* Extract provided *
((

# Kinked hose



## gamby (Feb 29, 2008)

I just finished washing a house and am tired of unkinking my hose. Nothing like being on a ladder and having to unwind a pressured hose. I know there are swivels but the ones i've seen are 3/8th fittings on both ends which would mean adding a snap connector and increasing the weight on gun end or whip hose. How do you more experienced pros handle this ?


----------



## bikerboy (Sep 16, 2007)

.........


----------



## ProWallGuy (Apr 7, 2007)

bikerboy said:


> .........


Is that supposed to be a bump or something?


----------



## Schmidt & Co. (Nov 6, 2008)

I hear you, but I've never thought it was _that _much of a problem for me. I usually pull enough hose to where I'm working, lay it out on the ground in an "S" pattern and and then go up the ladder. Seems to work for me.........


----------



## BC_Painter (Feb 14, 2010)

Schmidt & Co. said:


> I hear you, but I've never thought it was _that _much of a problem for me. I usually pull enough hose to where I'm working, lay it out on the ground in an "S" pattern and and then go up the ladder. Seems to work for me.........


Me too :thumbsup:


----------



## nEighter (Nov 14, 2008)

Sounds Kiinky


----------



## Rcon (Nov 19, 2009)

gamby said:


> I just finished washing a house and am tired of unkinking my hose. Nothing like being on a ladder and having to unwind a pressured hose. I know there are swivels but the ones i've seen are 3/8th fittings on both ends which would mean adding a snap connector and increasing the weight on gun end or whip hose. How do you more experienced pros handle this ?


Higher pressure nozzles.


----------



## bikerboy (Sep 16, 2007)

ProWallGuy said:


> Is that supposed to be a bump or something?


It is a symbol of self-restraint. Can't delete the op, and can't edit it with less than 4 charcters.


----------

))

* Records shown *
((

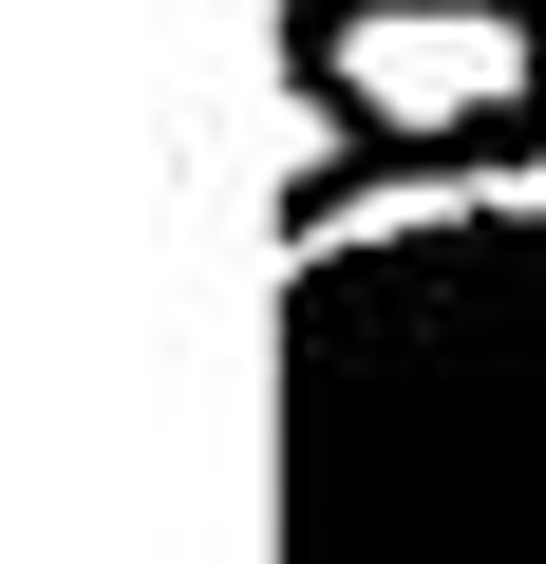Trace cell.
Here are the masks:
<instances>
[{
	"instance_id": "cell-1",
	"label": "cell",
	"mask_w": 546,
	"mask_h": 564,
	"mask_svg": "<svg viewBox=\"0 0 546 564\" xmlns=\"http://www.w3.org/2000/svg\"><path fill=\"white\" fill-rule=\"evenodd\" d=\"M283 564H546V151L283 207Z\"/></svg>"
},
{
	"instance_id": "cell-3",
	"label": "cell",
	"mask_w": 546,
	"mask_h": 564,
	"mask_svg": "<svg viewBox=\"0 0 546 564\" xmlns=\"http://www.w3.org/2000/svg\"><path fill=\"white\" fill-rule=\"evenodd\" d=\"M321 170H340V76H283V188L321 207Z\"/></svg>"
},
{
	"instance_id": "cell-2",
	"label": "cell",
	"mask_w": 546,
	"mask_h": 564,
	"mask_svg": "<svg viewBox=\"0 0 546 564\" xmlns=\"http://www.w3.org/2000/svg\"><path fill=\"white\" fill-rule=\"evenodd\" d=\"M302 76H340V113L396 151H471L546 95V20L527 0H358V20L302 39Z\"/></svg>"
},
{
	"instance_id": "cell-4",
	"label": "cell",
	"mask_w": 546,
	"mask_h": 564,
	"mask_svg": "<svg viewBox=\"0 0 546 564\" xmlns=\"http://www.w3.org/2000/svg\"><path fill=\"white\" fill-rule=\"evenodd\" d=\"M321 20H358V0H283V39H321ZM527 20H546V0H527Z\"/></svg>"
}]
</instances>
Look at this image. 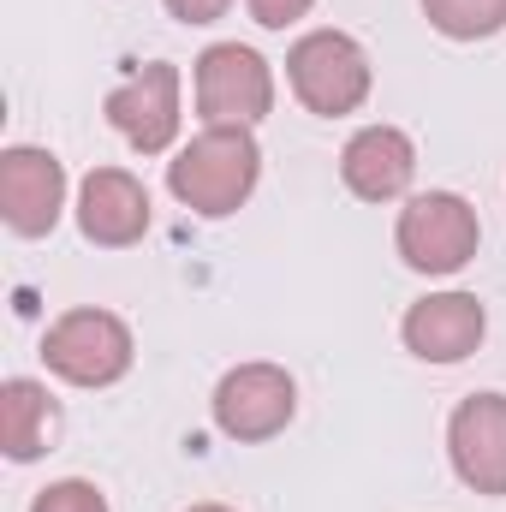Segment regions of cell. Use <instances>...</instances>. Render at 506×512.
I'll return each instance as SVG.
<instances>
[{"instance_id":"1","label":"cell","mask_w":506,"mask_h":512,"mask_svg":"<svg viewBox=\"0 0 506 512\" xmlns=\"http://www.w3.org/2000/svg\"><path fill=\"white\" fill-rule=\"evenodd\" d=\"M256 179H262V149H256L251 126H203L167 161V191L203 221L245 209Z\"/></svg>"},{"instance_id":"2","label":"cell","mask_w":506,"mask_h":512,"mask_svg":"<svg viewBox=\"0 0 506 512\" xmlns=\"http://www.w3.org/2000/svg\"><path fill=\"white\" fill-rule=\"evenodd\" d=\"M286 84H292V96L310 114L340 120V114H358L364 108L376 72H370V54H364L358 36H346V30H310L286 54Z\"/></svg>"},{"instance_id":"3","label":"cell","mask_w":506,"mask_h":512,"mask_svg":"<svg viewBox=\"0 0 506 512\" xmlns=\"http://www.w3.org/2000/svg\"><path fill=\"white\" fill-rule=\"evenodd\" d=\"M42 358H48V370H54L60 382H72V387H114L131 370L137 346H131V328L114 310L84 304V310H66V316L48 328Z\"/></svg>"},{"instance_id":"4","label":"cell","mask_w":506,"mask_h":512,"mask_svg":"<svg viewBox=\"0 0 506 512\" xmlns=\"http://www.w3.org/2000/svg\"><path fill=\"white\" fill-rule=\"evenodd\" d=\"M477 209L459 197V191H423L399 209V227H393V245L405 256V268L417 274H459L471 256H477Z\"/></svg>"},{"instance_id":"5","label":"cell","mask_w":506,"mask_h":512,"mask_svg":"<svg viewBox=\"0 0 506 512\" xmlns=\"http://www.w3.org/2000/svg\"><path fill=\"white\" fill-rule=\"evenodd\" d=\"M274 108V72L245 42H215L197 54V114L209 126H256Z\"/></svg>"},{"instance_id":"6","label":"cell","mask_w":506,"mask_h":512,"mask_svg":"<svg viewBox=\"0 0 506 512\" xmlns=\"http://www.w3.org/2000/svg\"><path fill=\"white\" fill-rule=\"evenodd\" d=\"M215 429L227 441H268L292 423L298 411V387L280 364H239L215 382Z\"/></svg>"},{"instance_id":"7","label":"cell","mask_w":506,"mask_h":512,"mask_svg":"<svg viewBox=\"0 0 506 512\" xmlns=\"http://www.w3.org/2000/svg\"><path fill=\"white\" fill-rule=\"evenodd\" d=\"M66 209V167L54 149L12 143L0 155V215L18 239H48Z\"/></svg>"},{"instance_id":"8","label":"cell","mask_w":506,"mask_h":512,"mask_svg":"<svg viewBox=\"0 0 506 512\" xmlns=\"http://www.w3.org/2000/svg\"><path fill=\"white\" fill-rule=\"evenodd\" d=\"M108 126L126 137L137 155H161L179 137V66L149 60L126 84L108 90Z\"/></svg>"},{"instance_id":"9","label":"cell","mask_w":506,"mask_h":512,"mask_svg":"<svg viewBox=\"0 0 506 512\" xmlns=\"http://www.w3.org/2000/svg\"><path fill=\"white\" fill-rule=\"evenodd\" d=\"M453 477L477 495H506V393H471L447 417Z\"/></svg>"},{"instance_id":"10","label":"cell","mask_w":506,"mask_h":512,"mask_svg":"<svg viewBox=\"0 0 506 512\" xmlns=\"http://www.w3.org/2000/svg\"><path fill=\"white\" fill-rule=\"evenodd\" d=\"M399 334H405L411 358H423V364H459V358H471L483 346L489 316H483L477 292H429V298H417L405 310Z\"/></svg>"},{"instance_id":"11","label":"cell","mask_w":506,"mask_h":512,"mask_svg":"<svg viewBox=\"0 0 506 512\" xmlns=\"http://www.w3.org/2000/svg\"><path fill=\"white\" fill-rule=\"evenodd\" d=\"M78 227L102 251H126L149 233V191L126 167H90L78 185Z\"/></svg>"},{"instance_id":"12","label":"cell","mask_w":506,"mask_h":512,"mask_svg":"<svg viewBox=\"0 0 506 512\" xmlns=\"http://www.w3.org/2000/svg\"><path fill=\"white\" fill-rule=\"evenodd\" d=\"M411 173H417V143L399 126H364V131H352V143L340 149V179L364 203L405 197Z\"/></svg>"},{"instance_id":"13","label":"cell","mask_w":506,"mask_h":512,"mask_svg":"<svg viewBox=\"0 0 506 512\" xmlns=\"http://www.w3.org/2000/svg\"><path fill=\"white\" fill-rule=\"evenodd\" d=\"M48 429H54V399H48V387L30 382V376H12V382L0 387V441H6V459L30 465V459L42 453Z\"/></svg>"},{"instance_id":"14","label":"cell","mask_w":506,"mask_h":512,"mask_svg":"<svg viewBox=\"0 0 506 512\" xmlns=\"http://www.w3.org/2000/svg\"><path fill=\"white\" fill-rule=\"evenodd\" d=\"M423 18L453 42H483L506 30V0H423Z\"/></svg>"},{"instance_id":"15","label":"cell","mask_w":506,"mask_h":512,"mask_svg":"<svg viewBox=\"0 0 506 512\" xmlns=\"http://www.w3.org/2000/svg\"><path fill=\"white\" fill-rule=\"evenodd\" d=\"M30 512H108V495L96 489V483H84V477H66V483H48Z\"/></svg>"},{"instance_id":"16","label":"cell","mask_w":506,"mask_h":512,"mask_svg":"<svg viewBox=\"0 0 506 512\" xmlns=\"http://www.w3.org/2000/svg\"><path fill=\"white\" fill-rule=\"evenodd\" d=\"M245 6H251V18L262 30H286V24H298L316 0H245Z\"/></svg>"},{"instance_id":"17","label":"cell","mask_w":506,"mask_h":512,"mask_svg":"<svg viewBox=\"0 0 506 512\" xmlns=\"http://www.w3.org/2000/svg\"><path fill=\"white\" fill-rule=\"evenodd\" d=\"M179 24H215V18H227V6L233 0H161Z\"/></svg>"},{"instance_id":"18","label":"cell","mask_w":506,"mask_h":512,"mask_svg":"<svg viewBox=\"0 0 506 512\" xmlns=\"http://www.w3.org/2000/svg\"><path fill=\"white\" fill-rule=\"evenodd\" d=\"M191 512H233V507H215V501H203V507H191Z\"/></svg>"}]
</instances>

))

* What this task involves *
Answer these questions from the kinked hose thread:
1. What size fittings are on both ends of the swivels gamby has seen?
2. In what pattern does Schmidt & Co. lay the hose out on the ground before going up the ladder?
3. What does Rcon suggest in reply to gamby?
The listing comes from a separate source, unrelated to the kinked hose thread.

* The reply *
1. 3/8th fittings.
2. An "S" pattern.
3. Higher pressure nozzles.